The low frequency of the 700MHz spectrum band is ideal for carrying mobile signals into buildings and over long distances – including the countryside. 

The move should also help improve capacity in existing 4G networks for rural communities – providing greater mobile coverage, reach and reliability. 

As part of the auction in January 2021 the government will also sell off parts of the 3.6-3.8GHz spectrum band – perfect for shorter distance high speed links. 

This higher band spectrum will allow some operators to offer speeds of more than 1Gbps over mobile connections – faster than most fibre broadband services. 

It wasn’t just the televisions that had to be retuned, according to Arqiva, the firm that runs television spectrum, 1,200 transmitters also had to be changed.  

In many cases it involved engineers physically replacing antennas at the top of masts – some taller than The Shard in London. 

TV sets in 17.8 million homes were re-tuned to continue to receive their TV channels on lower frequencies, with 99 per cent of viewers able to re-tune themselves. 

Only 1 per cent of viewers needed free support from the Freeview Advice Line, and only 0.1 per cent required home visits from engineers to get them re-tuned.

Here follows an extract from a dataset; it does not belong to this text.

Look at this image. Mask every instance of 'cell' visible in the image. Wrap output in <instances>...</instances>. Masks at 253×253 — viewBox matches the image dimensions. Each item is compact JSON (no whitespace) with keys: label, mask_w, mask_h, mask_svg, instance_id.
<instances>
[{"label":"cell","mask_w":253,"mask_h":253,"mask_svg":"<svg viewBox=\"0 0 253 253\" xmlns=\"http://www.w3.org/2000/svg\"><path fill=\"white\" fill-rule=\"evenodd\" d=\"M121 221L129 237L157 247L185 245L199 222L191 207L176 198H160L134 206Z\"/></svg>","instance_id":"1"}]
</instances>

The programme, which was funded by DCMS, was estimated for completion at the end of 2021 at a cost of £400 million – it ended this month for £350 million. 

Ofcom, which has a duty to ensure the UK’s spectrum is used efficiently, will be releasing 80 MHz chunks of these important airwaves for mobile companies to use at an auction expected to take place in January 2021.

To help maintain strong competition in the UK mobile market, it will impose a 37 per cent cap on the overall spectrum that any one mobile company can hold.